# Source material start

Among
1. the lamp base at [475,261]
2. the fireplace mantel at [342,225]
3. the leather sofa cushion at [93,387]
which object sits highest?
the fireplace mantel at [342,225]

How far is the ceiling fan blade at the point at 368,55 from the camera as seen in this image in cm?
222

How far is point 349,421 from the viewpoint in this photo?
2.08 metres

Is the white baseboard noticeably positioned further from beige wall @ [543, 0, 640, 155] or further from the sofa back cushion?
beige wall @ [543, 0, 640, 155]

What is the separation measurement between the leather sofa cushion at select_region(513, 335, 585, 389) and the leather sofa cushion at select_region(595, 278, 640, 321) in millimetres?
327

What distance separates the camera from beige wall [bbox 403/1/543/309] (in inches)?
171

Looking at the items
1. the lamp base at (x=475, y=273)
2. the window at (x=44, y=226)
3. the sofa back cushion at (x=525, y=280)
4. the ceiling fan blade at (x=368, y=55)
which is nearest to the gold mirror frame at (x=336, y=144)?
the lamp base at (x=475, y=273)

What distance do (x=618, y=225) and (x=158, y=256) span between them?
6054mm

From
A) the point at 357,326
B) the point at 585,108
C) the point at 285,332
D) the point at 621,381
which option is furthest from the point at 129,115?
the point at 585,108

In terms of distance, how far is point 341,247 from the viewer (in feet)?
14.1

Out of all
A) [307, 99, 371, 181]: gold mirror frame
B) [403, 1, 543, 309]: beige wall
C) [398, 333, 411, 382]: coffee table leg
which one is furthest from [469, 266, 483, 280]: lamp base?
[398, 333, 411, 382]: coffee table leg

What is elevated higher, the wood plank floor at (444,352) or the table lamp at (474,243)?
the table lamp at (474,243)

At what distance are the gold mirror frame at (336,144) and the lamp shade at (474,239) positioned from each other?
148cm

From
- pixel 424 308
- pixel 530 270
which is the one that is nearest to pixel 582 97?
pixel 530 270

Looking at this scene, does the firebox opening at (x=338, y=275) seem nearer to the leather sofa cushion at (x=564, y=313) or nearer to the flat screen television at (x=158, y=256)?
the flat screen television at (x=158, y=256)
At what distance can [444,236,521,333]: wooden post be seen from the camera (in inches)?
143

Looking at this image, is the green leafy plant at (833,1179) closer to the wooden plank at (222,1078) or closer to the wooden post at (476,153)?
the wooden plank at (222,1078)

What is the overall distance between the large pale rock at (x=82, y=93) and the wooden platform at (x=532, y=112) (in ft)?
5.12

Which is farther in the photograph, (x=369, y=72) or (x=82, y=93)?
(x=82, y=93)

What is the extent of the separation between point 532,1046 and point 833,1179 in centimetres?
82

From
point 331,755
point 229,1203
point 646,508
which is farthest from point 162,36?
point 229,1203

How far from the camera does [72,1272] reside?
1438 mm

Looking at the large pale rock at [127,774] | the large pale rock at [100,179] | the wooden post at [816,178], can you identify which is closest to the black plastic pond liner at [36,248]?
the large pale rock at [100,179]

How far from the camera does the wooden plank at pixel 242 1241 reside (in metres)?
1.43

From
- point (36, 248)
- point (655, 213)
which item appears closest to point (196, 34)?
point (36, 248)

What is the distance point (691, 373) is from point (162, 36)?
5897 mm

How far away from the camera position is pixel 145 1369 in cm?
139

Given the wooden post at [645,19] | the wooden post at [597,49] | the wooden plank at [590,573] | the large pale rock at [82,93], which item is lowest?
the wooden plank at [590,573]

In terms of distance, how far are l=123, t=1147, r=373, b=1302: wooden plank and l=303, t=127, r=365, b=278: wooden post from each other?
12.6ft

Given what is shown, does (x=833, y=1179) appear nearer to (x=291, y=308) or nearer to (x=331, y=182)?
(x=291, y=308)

# Source material end
# Source material start

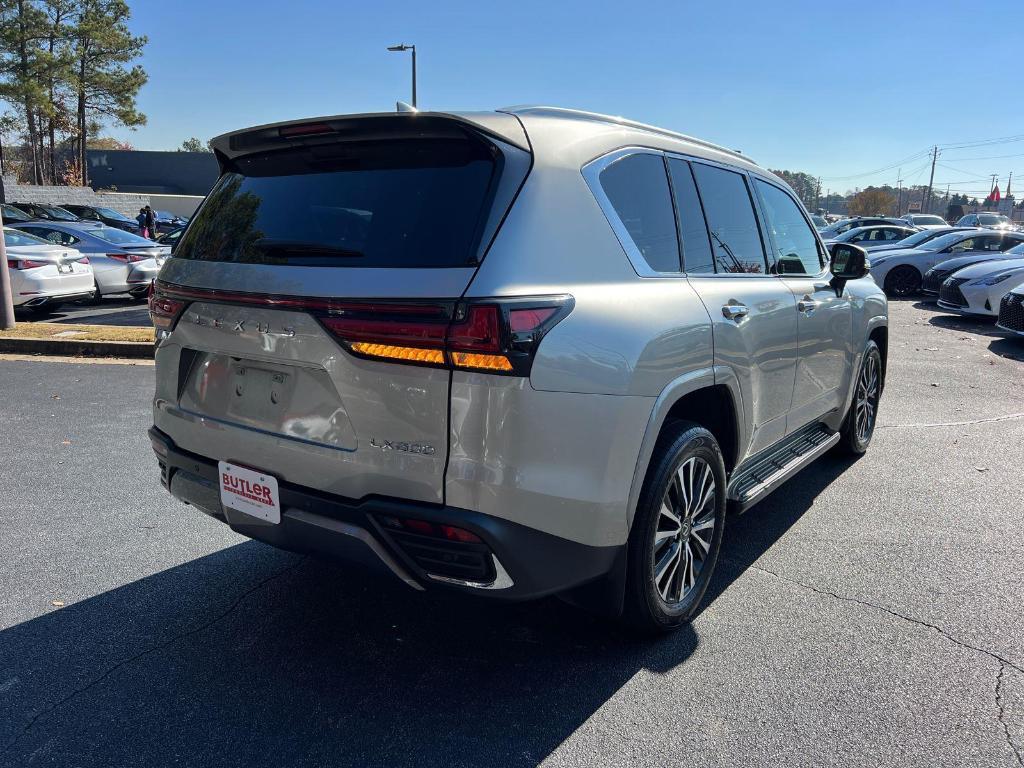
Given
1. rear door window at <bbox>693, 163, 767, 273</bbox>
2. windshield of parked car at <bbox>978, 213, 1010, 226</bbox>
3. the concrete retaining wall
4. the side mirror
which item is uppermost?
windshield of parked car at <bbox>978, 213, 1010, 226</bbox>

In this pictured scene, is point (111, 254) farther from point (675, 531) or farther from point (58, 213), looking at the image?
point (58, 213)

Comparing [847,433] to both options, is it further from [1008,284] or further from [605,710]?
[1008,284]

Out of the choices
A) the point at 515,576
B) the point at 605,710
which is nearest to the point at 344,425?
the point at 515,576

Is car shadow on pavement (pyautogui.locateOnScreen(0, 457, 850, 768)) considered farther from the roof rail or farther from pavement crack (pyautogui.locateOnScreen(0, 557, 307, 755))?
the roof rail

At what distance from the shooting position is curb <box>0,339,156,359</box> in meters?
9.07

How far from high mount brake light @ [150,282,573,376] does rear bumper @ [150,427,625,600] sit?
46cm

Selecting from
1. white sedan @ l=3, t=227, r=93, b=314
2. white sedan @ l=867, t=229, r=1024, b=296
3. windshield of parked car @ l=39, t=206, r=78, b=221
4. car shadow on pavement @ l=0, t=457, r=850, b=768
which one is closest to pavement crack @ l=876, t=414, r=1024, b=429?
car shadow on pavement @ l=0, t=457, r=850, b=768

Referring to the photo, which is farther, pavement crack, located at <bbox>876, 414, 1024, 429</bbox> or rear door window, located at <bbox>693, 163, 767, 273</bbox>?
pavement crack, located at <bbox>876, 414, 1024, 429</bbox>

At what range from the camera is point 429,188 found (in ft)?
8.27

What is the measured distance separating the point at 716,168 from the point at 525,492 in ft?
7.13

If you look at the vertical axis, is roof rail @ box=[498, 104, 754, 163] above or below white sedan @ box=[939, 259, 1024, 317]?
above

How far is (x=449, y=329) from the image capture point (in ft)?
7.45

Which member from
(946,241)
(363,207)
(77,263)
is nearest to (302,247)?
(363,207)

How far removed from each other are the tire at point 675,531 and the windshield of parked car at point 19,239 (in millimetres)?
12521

# Source material end

=== Work instructions ===
Pull out every line from the entries above that contains the string "sofa", treating uppercase and lowercase as different.

=== Written answer ===
3. the leather sofa cushion at [93,387]
Is the white baseboard noticeably positioned further from beige wall @ [543, 0, 640, 155] or further from the sofa back cushion?
What is the separation measurement between the leather sofa cushion at select_region(513, 335, 585, 389) and the leather sofa cushion at select_region(595, 278, 640, 321) in millimetres?
3. the sofa back cushion at (x=525, y=280)
Looking at this scene, does the firebox opening at (x=338, y=275) seem nearer to the leather sofa cushion at (x=564, y=313) or nearer to the flat screen television at (x=158, y=256)?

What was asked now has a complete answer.